Science advances one funeral at a time

Max PlanckWhat do the television camera, bioelectricity, meteorites and rocket-powered space ships all have in common? They are among the many scientific advances and discoveries that were originally ridiculed by the scientific establishment of their day.

Today's meteorite is cold fusion, potentially a clean, cheap, and virtually limitless source of energy. It was announced to the world--perhaps a tad prematurely--on March 23, 1989 by Stanley Pons and Martin Fleischmann. It was supposed to change the energy landscape of the world forever.

Alas, it did not.

Rather than see it for the potential it held, scientists preferred to take pot shots at it; claiming that Pons and Fleischmann were suffering from delusions, and were incompetent boobs.

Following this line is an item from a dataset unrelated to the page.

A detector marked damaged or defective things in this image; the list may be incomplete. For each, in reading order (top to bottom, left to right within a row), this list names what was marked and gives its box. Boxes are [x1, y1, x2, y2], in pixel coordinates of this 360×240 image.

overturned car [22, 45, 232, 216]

Well in August 2004, the U.S. Department of Energy--who had initially denounced the 1989 discovery--quietly reopened the case by inviting a handful of cold fusion scientists before a panel to answer one question: Is the work surrounding cold fusion legitimate science? Their conclusion? The evidence is still inconclusive.

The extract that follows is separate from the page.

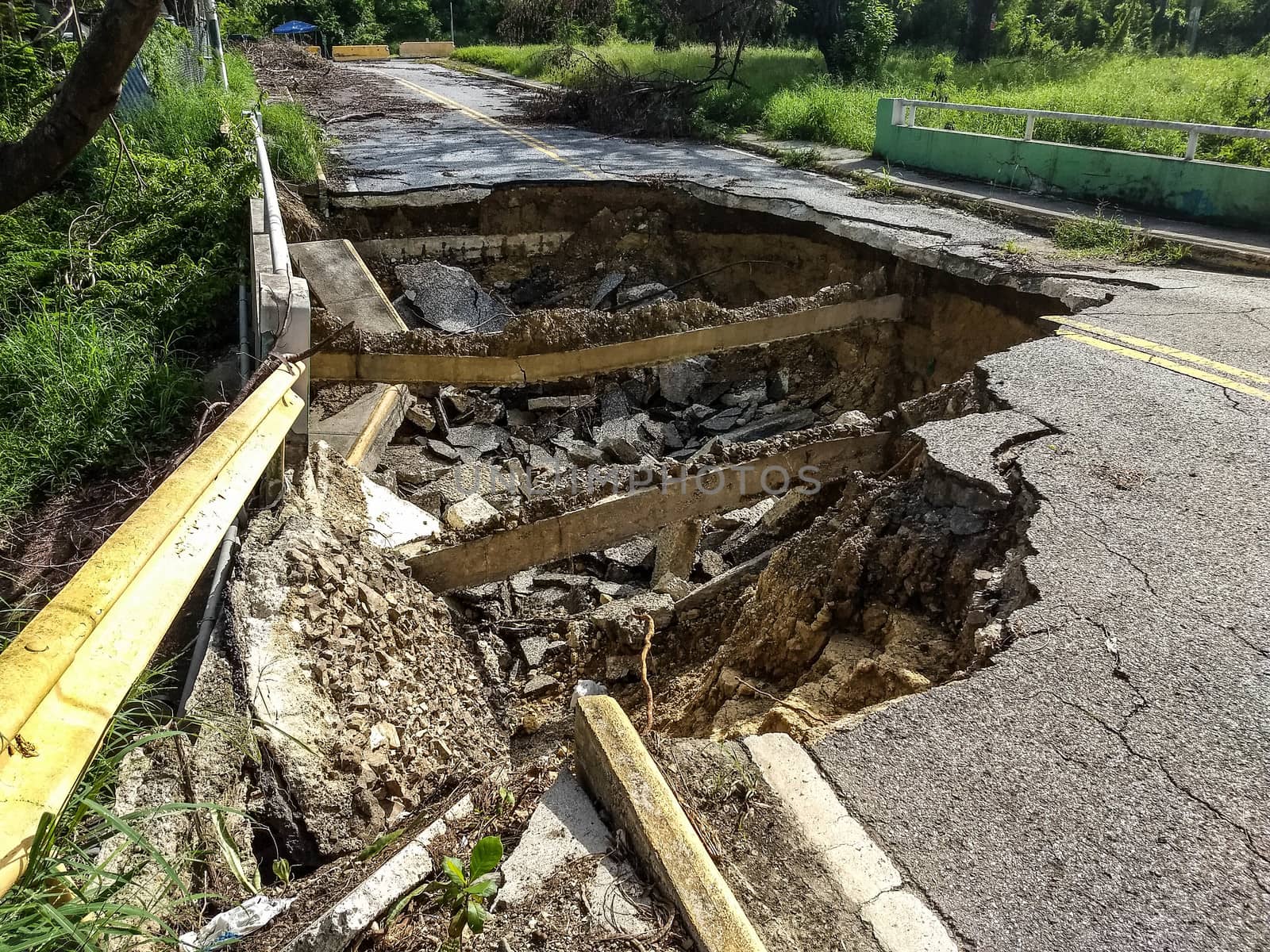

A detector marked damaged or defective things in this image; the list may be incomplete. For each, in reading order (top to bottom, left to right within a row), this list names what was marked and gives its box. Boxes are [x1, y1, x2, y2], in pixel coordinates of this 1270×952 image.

This blogger has a hard time believing that the United States of America--one of the world's leading consumers of non-renewable fossil fuel energy (oil)--would be so hard nosed about a potential Holy Grail to their impending energy crisis. Logic dictates that an energy source which is finite will eventually run out. So why wouldn't the U.S. be interested in investing a few dollars--literally, since cold fusion experiments can be conducted in a high-school chemistry lab--to investigate a potential miracle solution to the problem it's already beginning to face? Especially since hot fusion--the scientific establishment's own attempt at fusion energy--is getting billions of dollars of funding and hasn't much more to show for their efforts?

Either the DOE has been conducting secret experiments itself or the solution to the energy problems of the future has truly fallen victim to the most heinous tyrant of them all: the human ego. Scientists who denounced cold fusion in '89 are faced with evidence from numerous labs from around the world confirming the reproducibility of the cold fusion effect. But it seems they would rather save face than admit that they may have been wrong. After all, who wants to do the world a favour when their ego's on the line? In that case the only hope we have is in what Max Planck said: Science advances one funeral at a time.

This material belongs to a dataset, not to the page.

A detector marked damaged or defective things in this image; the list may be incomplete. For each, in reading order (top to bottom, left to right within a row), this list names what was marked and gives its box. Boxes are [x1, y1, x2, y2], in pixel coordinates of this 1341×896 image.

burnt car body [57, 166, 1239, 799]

Unfortunately the old guard may be dying off at the same rate as the cold fusionists. Young scientists steer clear of the field for fear of ruining their careers. The only ones daring enough to work in it have tenure, and they're the ones slowly dying off.

If only someone with guts would step up and foot some serious dough for researchers to prove once and for all if cold fusion belongs with the television camera and meteorites, or if it should forever be relegated to history's scientific trash bin.